Full-time RV Laundry Budget
Laundry budget. This is our least favorite chore – even before full-time RVing and we do have a washer/dryer combo in our RV. But the larger items such as our bed quilt, we have to pack everything up and go to a laundromat, it’s really not our favorite. But it must be done. Some RV parks will have washers and dryers onsite, but if you are on remote jobs sites or boondocking, you’ll find yourself at the laundromat.
If you can find a place that has the industrial size washers and dryers, then you’re in luck. You can wash several loads in one machine. If we are washing clothes, bedding, towels, and the dogs’ stuff, we spend about $18-20 to wash and dry it all.

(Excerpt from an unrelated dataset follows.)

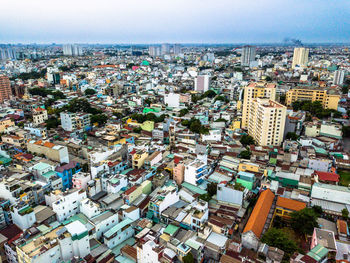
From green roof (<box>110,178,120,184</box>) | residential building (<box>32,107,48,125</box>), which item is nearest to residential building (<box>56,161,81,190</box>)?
green roof (<box>110,178,120,184</box>)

We really weren’t sure how much to budget per month for propane. We read online that you can spend $40 a month, so that’s what we originally budgeted. Luckily, we don’t spend anywhere close to that. We refilled our propane tanks approximately 2x’s a year. We only use propane for cooking, our refrigerator as we travel, and if its super cold out and our electric heater cannot keep up, we do run our furnace.
RV “Fun Money” Budget
This totally depends on what you want to do for entertain and fun while full-time RVing. Our fun money budget is way less on the road. This for a few reasons: We eat out way less on the road than we did at home. We can go explore or hike for free versus paying for entertainment. We do spend fun money on is the occasional dinner out, park fees and drinks if we are meeting up with someone. Your monthly budget is up to you!
Normal Living Expenses
Normal living expenses include food, cleaning supplies, toiletries – all the non-specific RV items you already pay for. This varies from family to family and should not change too much from your current budget. Except there is a lot less space to clean meaning fewer cleaning supplies!
Hit The Road
As you hit the road you may find several ways that you can reduce your overall monthly costs. However, on the flip side, you can live a luxurious life on the road, too. More and more RVS are being designed for full-time living and offer many of the same features that houses do. You can also find RV resorts all over the country that make you feel like you are at a 5-star resort. Obviously, this will all come at a higher price. We strongly believe that full-time RVing can be as expensive or inexpensive as you make it. While it may take some discipline and extra planning, there are a ton of ways to save money on the road and therefore make RV Life affordable and achievable. So, get out and get started today. You will not regret it. It’s A Good Life!